TEXT PASSAGE>
%%
Residual connections (or “skip connections”) are the architectural glue that holds the transformer block together and, more importantly, allows the model to be trained at great depths.

  • How it Works: A residual connection is a direct data path that bypasses a sub-layer (like attention or FFN). The output of the sub-layer is then added to the original input that went into it.

    output = input + SubLayer(LayerNorm(input))

  • Why They Are Critical:

    1. Combating Vanishing Gradients: This is the primary reason for their existence. In very deep networks, gradients can shrink exponentially as they are propagated backward from the final layer to the initial layers. This causes the early layers to learn extremely slowly or not at all. The residual connection acts as an “information superhighway,” allowing the gradient to flow directly and unimpeded back through the network. This ensures that even the earliest layers receive a strong learning signal.
    2. Preserving Information: Each sub-layer transforms its input. The residual connection guarantees that the original, untransformed information from the beginning of the block is carried forward. The sub-layer’s job is simplified: it only needs to learn the residual—the change or update that should be applied to the original vector—rather than the entire transformation from scratch. This makes learning easier and prevents information loss.

Without residual connections, training transformers with dozens or hundreds of layers would be practically impossible.

5. Key-Value (KV) Cache

A critical optimization that makes auto-regressive text generation practical and fast.

  • The Problem: During generation, to predict token N+1, the model needs to attend to all previous tokens 1...N. Naively re-calculating the Key (K) and Value (V) vectors for the entire context at every single step is computationally prohibitive.
  • The Solution: The KV cache is a memory buffer that stores the K and V vectors once they are computed.
    • Step 1: Process prompt “The cat”. Compute and cache K_the, V_the, K_cat, V_cat.
    • Step 2: Generate next token. Let’s say it’s “sat”. The model computes Q_sat and attends to the cached [K_the, K_cat] and [V_the, V_cat].
    • Step 3: After generating “sat”, compute K_sat and V_sat and append them to the cache. The cache now holds K/V for “The cat sat”.
    • Note: With Sliding Window Attention, this cache would be a fixed-size rolling buffer rather than an ever-growing list (see section 4.1).
    • This turns a quadratic operation (recomputing everything) into a linear one (computing for one new token), making generation feasible for long sequences.

6. Overall Architecture & Workflow

Putting it all together, a GPT-style model processes data roughly like this:

  1. Input
    Raw text is passed to the tokenizer, producing a sequence of token IDs.
%%
DATA TO EXAMINE>
%%
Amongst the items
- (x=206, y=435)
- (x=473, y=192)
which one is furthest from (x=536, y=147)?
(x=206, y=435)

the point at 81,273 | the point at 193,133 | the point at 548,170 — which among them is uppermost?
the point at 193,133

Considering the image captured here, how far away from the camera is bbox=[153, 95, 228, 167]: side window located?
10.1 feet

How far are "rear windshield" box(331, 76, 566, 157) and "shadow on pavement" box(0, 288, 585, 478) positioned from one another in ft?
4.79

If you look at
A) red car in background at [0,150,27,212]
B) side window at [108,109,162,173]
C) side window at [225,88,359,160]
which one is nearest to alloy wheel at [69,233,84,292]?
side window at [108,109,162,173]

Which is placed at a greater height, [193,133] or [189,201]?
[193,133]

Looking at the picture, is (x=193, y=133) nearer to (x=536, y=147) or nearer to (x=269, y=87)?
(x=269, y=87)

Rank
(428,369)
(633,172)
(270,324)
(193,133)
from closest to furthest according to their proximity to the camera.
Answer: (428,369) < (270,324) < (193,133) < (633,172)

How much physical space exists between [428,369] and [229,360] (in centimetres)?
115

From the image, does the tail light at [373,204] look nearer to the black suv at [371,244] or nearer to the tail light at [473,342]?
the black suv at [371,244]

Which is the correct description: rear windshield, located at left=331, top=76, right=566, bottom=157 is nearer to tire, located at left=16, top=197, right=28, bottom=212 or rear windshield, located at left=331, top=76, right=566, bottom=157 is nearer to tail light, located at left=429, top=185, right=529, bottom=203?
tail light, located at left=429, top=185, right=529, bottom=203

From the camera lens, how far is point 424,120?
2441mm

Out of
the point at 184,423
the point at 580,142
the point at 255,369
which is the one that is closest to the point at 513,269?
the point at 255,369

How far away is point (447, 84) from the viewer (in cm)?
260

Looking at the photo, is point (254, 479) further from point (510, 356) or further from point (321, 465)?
%%
TASK DETAILS>
Write out the stretch of the transformer passage from "A critical optimization" through "they are computed.", keeping every word as it appears.

ANSWER TO THIS EXERCISE>
A critical optimization that makes auto-regressive text generation practical and fast.

  • The Problem: During generation, to predict token N+1, the model needs to attend to all previous tokens 1...N. Naively re-calculating the Key (K) and Value (V) vectors for the entire context at every single step is computationally prohibitive.
  • The Solution: The KV cache is a memory buffer that stores the K and V vectors once they are computed.